Finezza estrema nelle sue opere, alla quale contrappone realizzazioni più ruvide, pulsanti di vibrazioni rese volutamente dal “non finito”, uscite dalla natura e più vicine a essa, in un confronto che si rinnova dopo la metamorfosi realizzata dall’artista. Figure antropologiche. Figure dei boschi. Opere che si adattano all’ambiente mimetizzandosi, che possono essere scorte e realizzate solo da chi, la natura, ama profondamente. Non monumenti che dominano lo spazio, ma forme che lo assorbono ed esprimono l’energia propria della materia.

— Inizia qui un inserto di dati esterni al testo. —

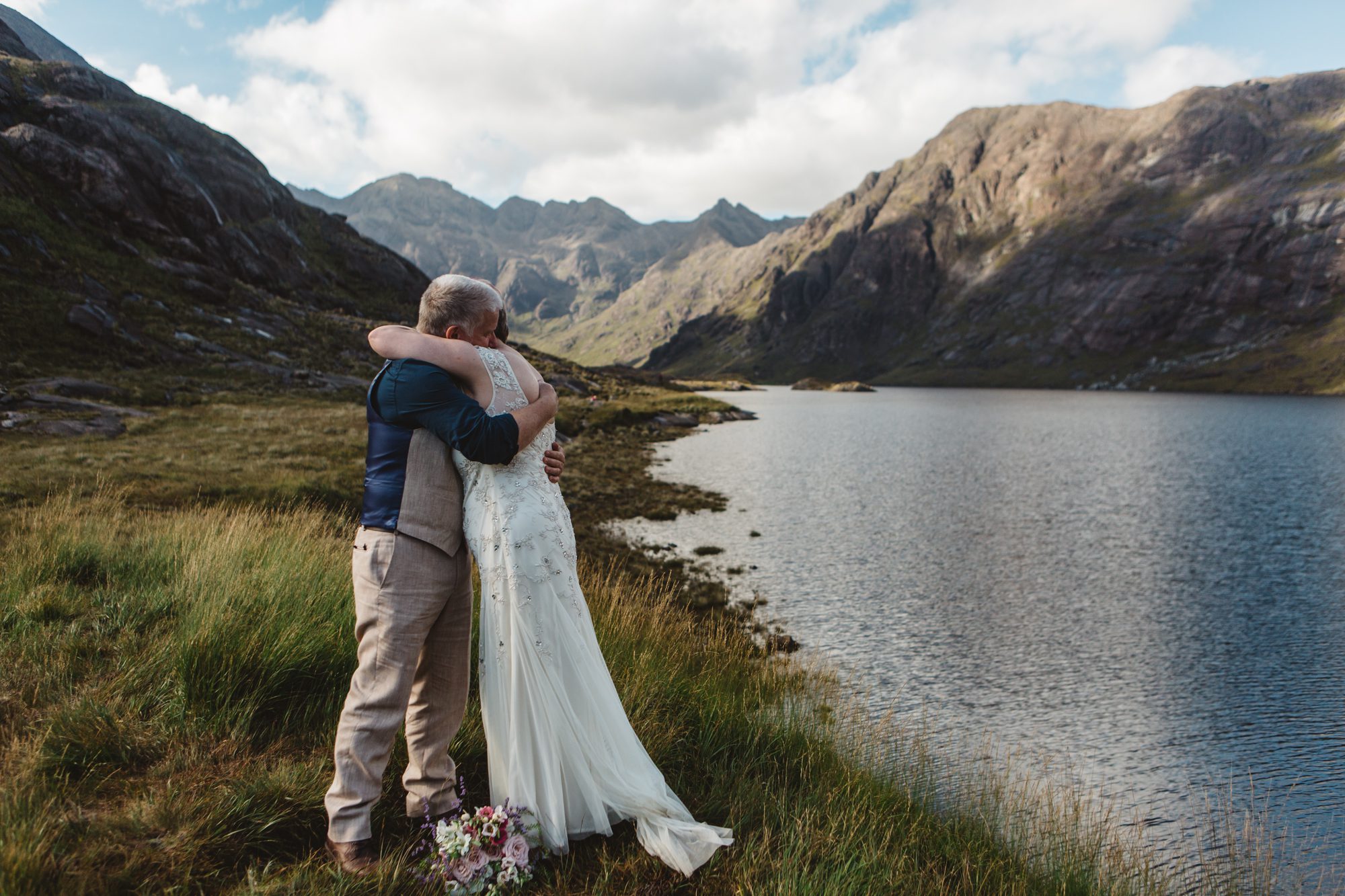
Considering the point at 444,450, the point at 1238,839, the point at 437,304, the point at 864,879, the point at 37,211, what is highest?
the point at 37,211

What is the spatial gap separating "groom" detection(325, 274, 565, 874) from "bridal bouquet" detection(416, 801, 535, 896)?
0.44 m

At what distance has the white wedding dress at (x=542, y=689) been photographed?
13.9ft

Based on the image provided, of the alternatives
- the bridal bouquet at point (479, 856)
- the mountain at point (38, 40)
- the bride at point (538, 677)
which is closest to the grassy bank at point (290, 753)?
the bridal bouquet at point (479, 856)

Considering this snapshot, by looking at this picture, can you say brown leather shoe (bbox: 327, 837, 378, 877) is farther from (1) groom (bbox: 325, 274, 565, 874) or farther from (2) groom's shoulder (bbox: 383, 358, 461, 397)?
(2) groom's shoulder (bbox: 383, 358, 461, 397)

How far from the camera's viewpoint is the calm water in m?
10.8

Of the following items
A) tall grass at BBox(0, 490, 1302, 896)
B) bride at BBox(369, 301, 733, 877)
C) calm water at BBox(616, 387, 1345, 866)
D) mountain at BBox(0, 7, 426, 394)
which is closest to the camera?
tall grass at BBox(0, 490, 1302, 896)

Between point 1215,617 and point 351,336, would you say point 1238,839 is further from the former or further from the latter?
point 351,336

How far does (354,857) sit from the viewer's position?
3.95 meters

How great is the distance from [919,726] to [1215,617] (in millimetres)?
11082

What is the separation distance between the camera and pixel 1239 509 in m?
28.9

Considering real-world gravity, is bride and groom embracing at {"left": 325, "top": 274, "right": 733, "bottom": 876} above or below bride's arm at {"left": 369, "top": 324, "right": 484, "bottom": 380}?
below

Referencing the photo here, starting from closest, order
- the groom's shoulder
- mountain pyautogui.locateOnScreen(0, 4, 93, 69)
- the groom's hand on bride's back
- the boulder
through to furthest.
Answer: the groom's shoulder, the groom's hand on bride's back, the boulder, mountain pyautogui.locateOnScreen(0, 4, 93, 69)

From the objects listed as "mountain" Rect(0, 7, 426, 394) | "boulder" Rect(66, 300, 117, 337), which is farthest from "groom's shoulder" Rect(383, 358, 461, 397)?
"boulder" Rect(66, 300, 117, 337)

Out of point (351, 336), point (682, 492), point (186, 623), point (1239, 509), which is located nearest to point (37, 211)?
point (351, 336)
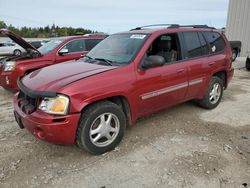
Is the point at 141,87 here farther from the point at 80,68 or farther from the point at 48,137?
the point at 48,137

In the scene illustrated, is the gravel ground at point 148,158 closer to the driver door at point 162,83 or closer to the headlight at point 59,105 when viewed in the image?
the driver door at point 162,83

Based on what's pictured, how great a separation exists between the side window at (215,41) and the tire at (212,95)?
600 mm

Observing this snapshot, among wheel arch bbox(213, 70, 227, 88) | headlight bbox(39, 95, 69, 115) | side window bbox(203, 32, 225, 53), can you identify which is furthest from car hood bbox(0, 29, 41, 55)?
wheel arch bbox(213, 70, 227, 88)

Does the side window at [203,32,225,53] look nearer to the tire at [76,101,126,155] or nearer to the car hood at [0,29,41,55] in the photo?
the tire at [76,101,126,155]

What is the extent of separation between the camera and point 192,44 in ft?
14.9

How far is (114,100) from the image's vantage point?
352 cm

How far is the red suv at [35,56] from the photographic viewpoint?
19.7ft

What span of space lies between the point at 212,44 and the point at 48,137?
371cm

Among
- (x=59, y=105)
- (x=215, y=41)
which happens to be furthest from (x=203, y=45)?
(x=59, y=105)

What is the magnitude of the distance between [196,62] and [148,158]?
212cm

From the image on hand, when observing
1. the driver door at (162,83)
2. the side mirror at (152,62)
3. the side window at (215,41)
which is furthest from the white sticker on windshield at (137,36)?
the side window at (215,41)

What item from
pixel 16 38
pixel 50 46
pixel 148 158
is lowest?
pixel 148 158

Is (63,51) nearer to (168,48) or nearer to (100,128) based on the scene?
(168,48)

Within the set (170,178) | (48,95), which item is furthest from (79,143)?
(170,178)
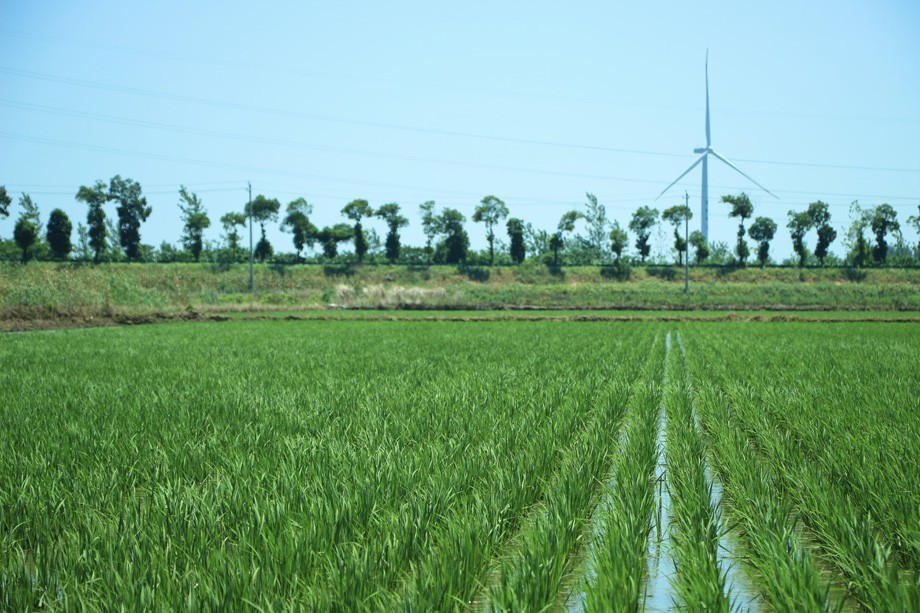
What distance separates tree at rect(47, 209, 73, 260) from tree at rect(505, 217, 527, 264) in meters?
49.9

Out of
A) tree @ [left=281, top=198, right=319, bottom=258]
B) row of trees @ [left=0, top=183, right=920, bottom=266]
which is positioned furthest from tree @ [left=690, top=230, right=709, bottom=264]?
tree @ [left=281, top=198, right=319, bottom=258]

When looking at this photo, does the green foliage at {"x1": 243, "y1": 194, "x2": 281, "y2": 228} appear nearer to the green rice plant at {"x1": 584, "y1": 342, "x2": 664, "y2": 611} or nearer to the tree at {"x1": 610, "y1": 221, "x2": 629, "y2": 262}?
the tree at {"x1": 610, "y1": 221, "x2": 629, "y2": 262}

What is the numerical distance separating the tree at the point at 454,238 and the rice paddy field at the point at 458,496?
72.9 m

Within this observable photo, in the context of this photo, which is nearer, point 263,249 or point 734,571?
point 734,571

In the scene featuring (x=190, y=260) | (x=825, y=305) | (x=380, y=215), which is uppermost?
(x=380, y=215)

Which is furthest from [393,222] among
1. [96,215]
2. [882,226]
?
[882,226]

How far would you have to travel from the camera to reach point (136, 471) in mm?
5020

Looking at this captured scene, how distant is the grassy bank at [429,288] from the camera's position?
151ft

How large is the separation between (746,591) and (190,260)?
81.1 meters

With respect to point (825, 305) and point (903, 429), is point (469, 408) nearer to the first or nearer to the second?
point (903, 429)

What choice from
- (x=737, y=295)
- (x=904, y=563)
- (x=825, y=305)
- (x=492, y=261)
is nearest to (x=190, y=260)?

L’ultimo lavoro importante, “Natività”, è una testa di bambino scolpita su una roccia, esposta di recente a Terzo d’Aquileia. Un vero e proprio virtuosismo tecnico applicato a una materia rara, l’alabastro del Carso (o stalattite). Originariamente della dimensione di cinque metri cubi, il blocco è stato estratto secondo un procedimento non più praticato in regione. Le ultime cave in provincia di Trieste, a Bristie, Samatorza e San Pelagio, sono inattive. Un’acquisizione del passato rimasta nel parco a lungo e in sospeso fino a qualche anno fa, quando l’artista maturo decide di metterci mano realizzando in grande un’idea nata 25 anni prima, come esercizio scolastico di un volume convesso. Una concrezione calcarea dalle peculiari caratteristiche cromatiche; striature in diagonale che l’artista valorizza facendo emergere la forma più consona e armoniosa della materia. Con rispetto. Un pezzo di natura e storia, memoria e anima di un territorio.